EXERCISES TO COMPLETE
[A] Please decide whether each statement agrees with the Batten disease article, answering yes or no and quoting the words from the article that settle it. (i) The disease affects about 1,000 children in the United States. (ii) The new center offers genetic testing for the disease. (iii) David Pearce is described as a pediatric neurologist.
[B] Write a continuation of the Batten disease article, starting right after its final paragraph.

STUDY TEXT
════

New center focuses on rare Batten disease

For children with Batten disease and their families, the cruelty of the disease, which robs children of their sight, their cognitive faculties and finally their lives, is made worse by the hunt for a doctor experienced at recognizing and treating patients.

Since the disease affects only about 1,000 children in the United States, most doctors have never seen a child with the disease – for families that usually means a string of referrals from doctor to doctor who try to pinpoint the cause of the child’s symptoms.

Scientists and physicians at the University of Rochester Medical Center are out to change that. They’ve established a Batten Disease Diagnostic and Clinical Research Center, a one-stop medical resource for children and families affected by the disease. The center’s resources include genetic testing for the disease; visits with doctors who have seen dozens of children with the disorder; information on what families can expect as the disease progresses; and development of research tools to help scientists seek better treatments or a cure.

“When we started this project, our doctors said that they had never seen a child with this disease. I told them that I could put them in a room with so many of these children that instantly, they will have seen as many children with this disease as anybody else. And that’s what’s happened,” says David Pearce, Ph.D., a biochemist and Batten disease researcher who pulled together the team that founded the center.

════

PROVIDED MATERIAL

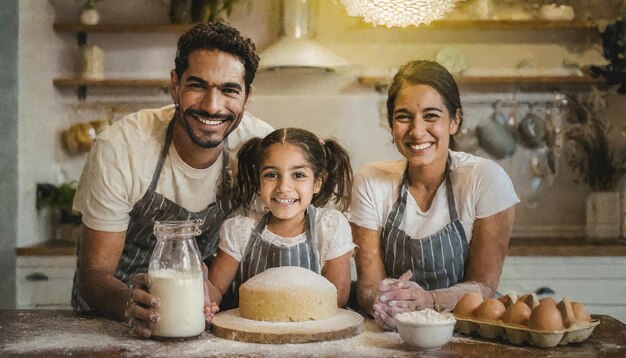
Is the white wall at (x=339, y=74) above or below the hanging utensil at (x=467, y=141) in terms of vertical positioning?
above

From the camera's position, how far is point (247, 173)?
2.46 m

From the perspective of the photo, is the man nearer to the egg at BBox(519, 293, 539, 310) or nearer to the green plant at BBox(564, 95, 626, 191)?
the egg at BBox(519, 293, 539, 310)

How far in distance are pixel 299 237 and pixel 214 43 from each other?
1.98 feet

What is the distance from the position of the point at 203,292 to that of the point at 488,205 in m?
0.97

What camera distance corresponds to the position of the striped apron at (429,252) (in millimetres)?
2424

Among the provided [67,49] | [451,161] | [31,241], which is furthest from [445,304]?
[67,49]

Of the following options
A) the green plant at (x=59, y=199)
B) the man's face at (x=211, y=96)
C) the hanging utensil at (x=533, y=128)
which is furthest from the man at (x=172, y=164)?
the hanging utensil at (x=533, y=128)

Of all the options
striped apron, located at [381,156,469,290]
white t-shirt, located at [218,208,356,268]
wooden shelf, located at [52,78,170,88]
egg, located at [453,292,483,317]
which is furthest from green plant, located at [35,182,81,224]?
egg, located at [453,292,483,317]

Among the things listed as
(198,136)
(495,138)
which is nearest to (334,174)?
(198,136)

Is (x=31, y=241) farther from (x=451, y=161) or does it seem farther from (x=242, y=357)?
(x=242, y=357)

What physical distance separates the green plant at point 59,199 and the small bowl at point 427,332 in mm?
2861

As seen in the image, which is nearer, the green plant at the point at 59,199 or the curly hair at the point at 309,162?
the curly hair at the point at 309,162

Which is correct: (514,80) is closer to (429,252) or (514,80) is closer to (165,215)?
(429,252)

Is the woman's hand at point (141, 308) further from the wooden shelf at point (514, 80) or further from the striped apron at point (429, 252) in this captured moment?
the wooden shelf at point (514, 80)
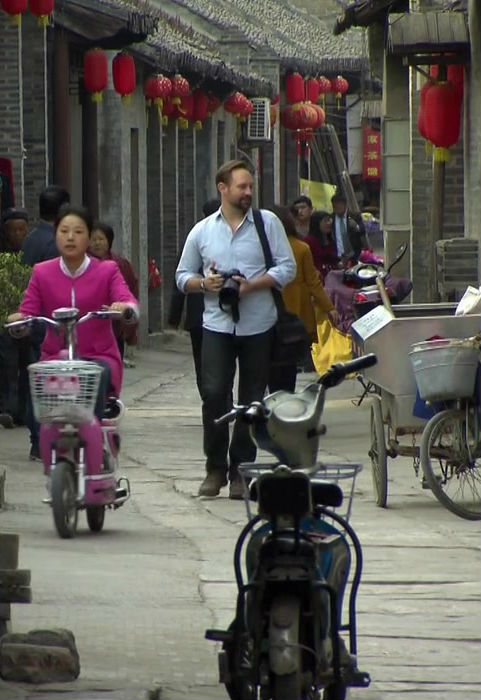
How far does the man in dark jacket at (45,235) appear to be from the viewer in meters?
13.8

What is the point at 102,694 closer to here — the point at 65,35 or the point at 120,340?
the point at 120,340

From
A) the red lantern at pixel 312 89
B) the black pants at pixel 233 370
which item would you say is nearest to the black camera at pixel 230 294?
the black pants at pixel 233 370

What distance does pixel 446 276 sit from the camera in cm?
1758

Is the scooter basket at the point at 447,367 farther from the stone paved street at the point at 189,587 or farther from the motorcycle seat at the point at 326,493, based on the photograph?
the motorcycle seat at the point at 326,493

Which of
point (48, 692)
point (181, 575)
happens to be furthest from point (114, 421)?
point (48, 692)

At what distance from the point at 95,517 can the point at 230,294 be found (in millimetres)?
1437

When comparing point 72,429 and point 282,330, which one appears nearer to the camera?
point 72,429

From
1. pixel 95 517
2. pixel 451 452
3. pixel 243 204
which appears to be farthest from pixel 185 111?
pixel 95 517

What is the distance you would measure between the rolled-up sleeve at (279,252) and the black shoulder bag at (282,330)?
0.08ft

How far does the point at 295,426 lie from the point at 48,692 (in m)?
1.23

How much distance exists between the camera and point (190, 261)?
11172 millimetres

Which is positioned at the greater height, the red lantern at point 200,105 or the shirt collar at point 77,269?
the red lantern at point 200,105

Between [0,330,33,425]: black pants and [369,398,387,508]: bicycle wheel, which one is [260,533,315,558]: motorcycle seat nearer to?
[369,398,387,508]: bicycle wheel

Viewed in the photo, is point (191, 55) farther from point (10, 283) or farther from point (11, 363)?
point (10, 283)
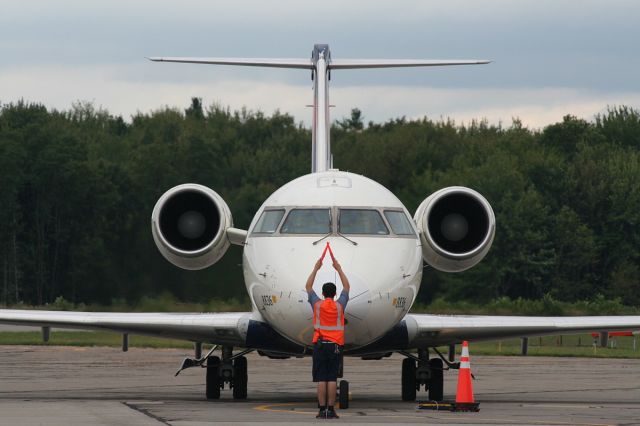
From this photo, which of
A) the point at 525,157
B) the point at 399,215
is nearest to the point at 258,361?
the point at 399,215

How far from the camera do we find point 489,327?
18.5 metres

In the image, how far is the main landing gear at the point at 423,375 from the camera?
18.7 metres

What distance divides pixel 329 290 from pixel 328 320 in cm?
35

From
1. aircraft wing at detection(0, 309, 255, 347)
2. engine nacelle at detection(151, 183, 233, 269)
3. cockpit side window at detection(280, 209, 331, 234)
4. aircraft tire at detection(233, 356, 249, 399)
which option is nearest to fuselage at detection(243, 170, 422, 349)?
cockpit side window at detection(280, 209, 331, 234)

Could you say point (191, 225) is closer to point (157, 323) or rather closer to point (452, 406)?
point (157, 323)

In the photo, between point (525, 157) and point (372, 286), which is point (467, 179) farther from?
point (372, 286)

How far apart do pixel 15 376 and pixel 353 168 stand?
37695mm

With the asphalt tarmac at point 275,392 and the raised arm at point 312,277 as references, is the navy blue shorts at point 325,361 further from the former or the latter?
the raised arm at point 312,277

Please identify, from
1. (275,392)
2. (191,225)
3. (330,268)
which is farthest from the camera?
(275,392)

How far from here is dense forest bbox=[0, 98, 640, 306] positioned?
43.8m

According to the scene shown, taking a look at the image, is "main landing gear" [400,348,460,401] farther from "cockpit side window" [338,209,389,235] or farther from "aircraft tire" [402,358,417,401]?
"cockpit side window" [338,209,389,235]

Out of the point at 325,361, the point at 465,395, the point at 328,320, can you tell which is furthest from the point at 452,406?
the point at 328,320

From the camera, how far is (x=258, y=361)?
3231cm

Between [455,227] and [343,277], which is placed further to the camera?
[455,227]
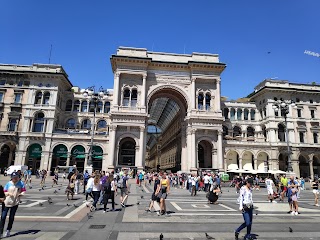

════

RESPONSES FOR EACH TASK
[A]
(i) Yes: "affects only about 1,000 children in the United States"
(ii) Yes: "genetic testing for the disease"
(iii) No: "a biochemist and Batten disease researcher"

[B]
Pearce is the scientific adviser for the Batten Disease Support and Research Association (BDSRA), which is funding the center. For the past three years he and other scientists from the university have attended BDSRA’s annual meeting, first in Toronto and then Detroit and last year in Kansas City. At each stop a team of neurologists and neuropsychologists mostly from Golisano Children’s Hospital at Strong have met children with the disease, evaluated them, and offered help for their families.

The new center is headed by pediatric neurologist Jonathan Mink, M.D., Ph.D., who is chief of the Division of Child Neurology. Mink, an expert in movement disorders in children, attended his first Batten conference soon after arriving at the university in 2001.

“I found that my interest in the disease increased substantially after I met with some of the families and their children,” he says. “I recognized how remarkable these families are, taking care of their children and supporting research and looking for better treatment options for a devastating disease.”

Now Mink is part of a team of medical professionals who have taken Rochester’s neurological expertise on the road and examined approximately 50 children with Batten disease. In addition to Mink and Pearce, the group includes neurologist Fred Marshall, M.D.; pediatric neurologist Jennifer Kwon, M.D.; neuropsychologist Heather Adams, Ph.D.; pathologist Paul Rothberg, Ph.D., who has developed a genetic test for the disease; pediatric nurse practitioner Amy Vierhile; and project coordinator Lisa De Blieck.

The team has developed a prototype of a “clinical rating scale,” a way for doctors to chart and document the health of a child as Batten disease progresses.

“There is some hope for treatment of this condition, but without a rating scale, we’d never know if a treatment works or not. There would be no way to evaluate it,” Mink says. “So this is a necessary step toward someday treating these children effectively. Oftentimes when you’re dealing with a rare disease where the prognosis is dismal, it’s difficult to get reliable information. A doctor might tell the parents that he will put their child on medicine that might help. Then the parents look for improvement, and their expectations color what they see.”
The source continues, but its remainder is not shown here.